Flow was still in shock. These were free ponies. Ponies who were untainted. It anypony could clean her of the facilities filth it would be them. She knew how their society worked. She would be an outcast if anypony found out. She would never be clean.
“You can’t do this!”
“I can’t not do this.”
“But—You can’t—You’re a—a—”
“Wolf.”
“Bring her back. Bring her back!”
There was no reply.
Flow screamed at nothing for a while before tiring herself out. She was still angry, but it was doing her no good.
She noticed she was standing upright, completely healed. She had also grown in her mane, which had been shaved off regularly in the facility. It was a powdered lavender that augmented her coat. Her legs and wings had also grown strong – replacing her frail build earned through years of inactivity.

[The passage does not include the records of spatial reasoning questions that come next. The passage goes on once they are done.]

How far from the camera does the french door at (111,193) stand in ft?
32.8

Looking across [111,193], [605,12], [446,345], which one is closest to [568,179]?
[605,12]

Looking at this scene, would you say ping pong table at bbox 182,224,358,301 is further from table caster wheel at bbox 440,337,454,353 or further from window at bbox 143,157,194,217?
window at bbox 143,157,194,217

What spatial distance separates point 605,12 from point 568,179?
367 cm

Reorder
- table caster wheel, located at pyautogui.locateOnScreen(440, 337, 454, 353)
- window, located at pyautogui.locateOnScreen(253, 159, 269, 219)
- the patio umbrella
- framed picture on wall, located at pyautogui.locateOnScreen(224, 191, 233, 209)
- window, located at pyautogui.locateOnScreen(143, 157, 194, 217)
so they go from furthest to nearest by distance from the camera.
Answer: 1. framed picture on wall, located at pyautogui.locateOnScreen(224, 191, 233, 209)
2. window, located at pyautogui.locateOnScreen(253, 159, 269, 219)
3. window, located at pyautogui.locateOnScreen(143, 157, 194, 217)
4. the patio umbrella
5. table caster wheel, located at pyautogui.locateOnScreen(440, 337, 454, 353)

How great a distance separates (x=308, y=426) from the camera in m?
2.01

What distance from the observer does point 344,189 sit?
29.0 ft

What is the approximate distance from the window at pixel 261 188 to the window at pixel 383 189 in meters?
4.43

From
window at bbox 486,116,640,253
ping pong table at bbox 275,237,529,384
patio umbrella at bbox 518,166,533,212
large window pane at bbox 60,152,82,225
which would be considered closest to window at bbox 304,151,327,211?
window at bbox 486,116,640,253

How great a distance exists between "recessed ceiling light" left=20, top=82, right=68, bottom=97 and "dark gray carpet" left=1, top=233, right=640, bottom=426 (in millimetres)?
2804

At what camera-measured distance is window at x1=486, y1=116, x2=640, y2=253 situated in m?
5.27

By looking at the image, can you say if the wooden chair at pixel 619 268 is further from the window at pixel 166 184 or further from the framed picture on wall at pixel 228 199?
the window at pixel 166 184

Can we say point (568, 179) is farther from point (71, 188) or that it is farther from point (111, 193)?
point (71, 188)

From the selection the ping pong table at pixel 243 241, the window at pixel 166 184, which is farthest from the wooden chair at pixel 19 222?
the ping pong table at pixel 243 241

She took track of her surroundings next. It was cold and rocky. There was nothing more than a few dead trees around. She walked a short distance to the edge of a cliff and looked down at the area below her.
There was an old farmhouse with a fence and a windmill. It would be her best choice. Her only choice in all honesty. She hoped they would be ponies who could help her.
She began the slow trek down the side of the mountain.